Now I’m a spiritual mutt, belonging to no religion, believing in no gods, and “speaking evil of the Lord’s anointed.” I’ve become exactly like Korihor, a Book of Mormon villain, who winds up smitten by God for his unbelief.
How did I fall so far? Dungeons & Dragons (D&D), of course.
The first time I heard about D&D, I yearned to play it. I was a homeschooled teenager with few friends. Even among my peers at church, I didn’t feel accepted. My one respite from constant loneliness was reading novels of fantasy and science fiction.
Dungeons & Dragons held an almost irresistible lure. Here was a game where you could pretend to be a different person. You could solve puzzles and explore mysterious and magical realms. It sounded perfect!
But D&D was forbidden. Like tarot cards, Ouija boards, and even ordinary playing cards, anything to do with magic or mysterious symbols was presumed to be imbued with evil forces. Wicked spirits clung to those D&D figurines, to the strange books and polyhedral dice. They lurked, waiting for a chance to creep into the minds of young people, to possess them, or worse — to drag them away from God and into a life of sin and sex, addiction, devil worship and human sacrifice (in roughly that order).

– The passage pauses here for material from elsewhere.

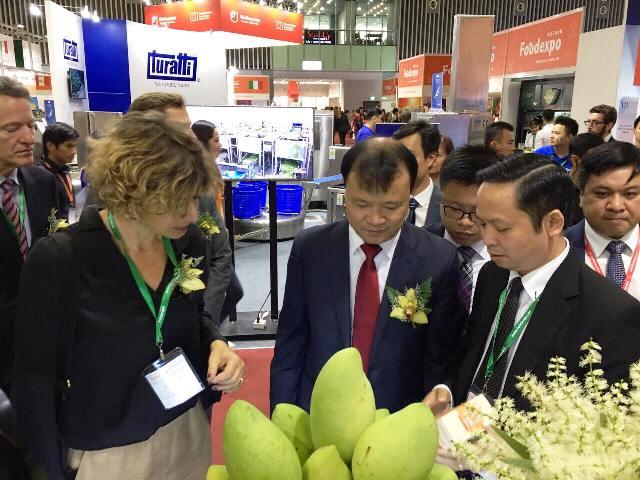 Khu gian hàng của Bộ Nông nghiệp & Phát triển nông thôn thu hút đông khách giao dịch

Such were the images of the game in my impressionable young mind: a collection of scripture fragments, urban legends and fearsome admonishments from my mother. The cover of the Player’s Guide revealed this truth: pictures of scary monsters! Scary things are evil. Because evil is scary.
I’d been told that D&D taught kids to cast actual spells. Someone was just bound to accidentally summon a demon; it only follows. As my mother always said, it’s all fun and games until someone joins a coven. (Then it’s just fun.)
D&D is the gateway drug to Satanism, I had no doubt.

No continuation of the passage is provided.